*** Opening Document extract ***

Join us on Zoom on Wednesday, July 29th at 5:00 pm CST as we chat with Odie Lindsey about his new book, Some Go Home. RSVP here to attend this event or by emailing email@example.com.
A searing debut novel that follows three generations—fractured by murder, seeking redemption—in fictional Pitchlynn, Mississippi.
An Iraq War veteran turned small-town homemaker, Colleen works hard to keep her deployment behind her—until pregnancy brings her buried trauma to the surface. She hides her mounting anxiety from her husband, Derby, who is in turn preoccupied with the retrial of his father, Hare Hobbs, for a decades-old, civil rights–era murder. Colleen and Derby’s community, including the descendants of the murder victim, still grapple with the fallout; corrections officer Doc and his wife, Jessica, have built their life in the shadow of this violent act.
As a media frenzy builds, questions of Hare’s guilt—and of the townsfolks’ potential complicity in the crime—only magnify the ever-present tensions of class and race, tied always to the land and who can call it their own. At the center of these lingering questions is Wallis House, an antebellum estate that has recently passed to new hands. A brick-and-mortar representation of a town trying to erase its past, Wallis House is both the jewel of a gentrifying 2010s Pitchlynn, and the scene of the 1964 murder itself. When fresh violence erupts on the property grounds, the battle between old Pitchlynn and new, between memorial site and moving on, forces a reckoning and irreparable loss.

*** Closing Document extract ***

> [Try it]:
Answer these questions from the book announcement:
(a) On what day and at what time is the Zoom chat?
(b) What is the name of Derby's father?
(c) In what year did the murder at Wallis House take place?

*** Opening Records supplied ***

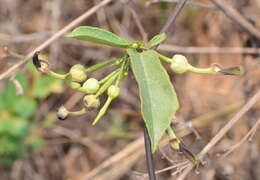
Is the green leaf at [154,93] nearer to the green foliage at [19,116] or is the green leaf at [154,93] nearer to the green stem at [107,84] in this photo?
the green stem at [107,84]

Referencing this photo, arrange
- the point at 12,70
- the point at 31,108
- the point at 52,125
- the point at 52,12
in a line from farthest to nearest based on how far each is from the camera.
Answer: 1. the point at 52,12
2. the point at 52,125
3. the point at 31,108
4. the point at 12,70

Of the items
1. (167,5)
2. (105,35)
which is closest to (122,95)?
(167,5)

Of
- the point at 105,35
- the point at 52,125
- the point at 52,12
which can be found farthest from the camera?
the point at 52,12

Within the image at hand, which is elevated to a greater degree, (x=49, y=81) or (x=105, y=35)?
(x=49, y=81)

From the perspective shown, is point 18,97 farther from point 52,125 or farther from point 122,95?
point 122,95

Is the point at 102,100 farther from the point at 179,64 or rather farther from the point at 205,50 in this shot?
the point at 179,64

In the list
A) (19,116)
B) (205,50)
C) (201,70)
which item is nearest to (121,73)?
(201,70)

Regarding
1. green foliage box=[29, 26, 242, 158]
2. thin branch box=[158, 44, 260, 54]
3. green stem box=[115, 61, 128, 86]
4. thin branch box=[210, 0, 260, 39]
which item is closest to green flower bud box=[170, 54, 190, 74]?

*** Closing Records supplied ***

> [Written answer]:
(a) Wednesday, July 29th, at 5:00 pm CST
(b) Hare Hobbs
(c) 1964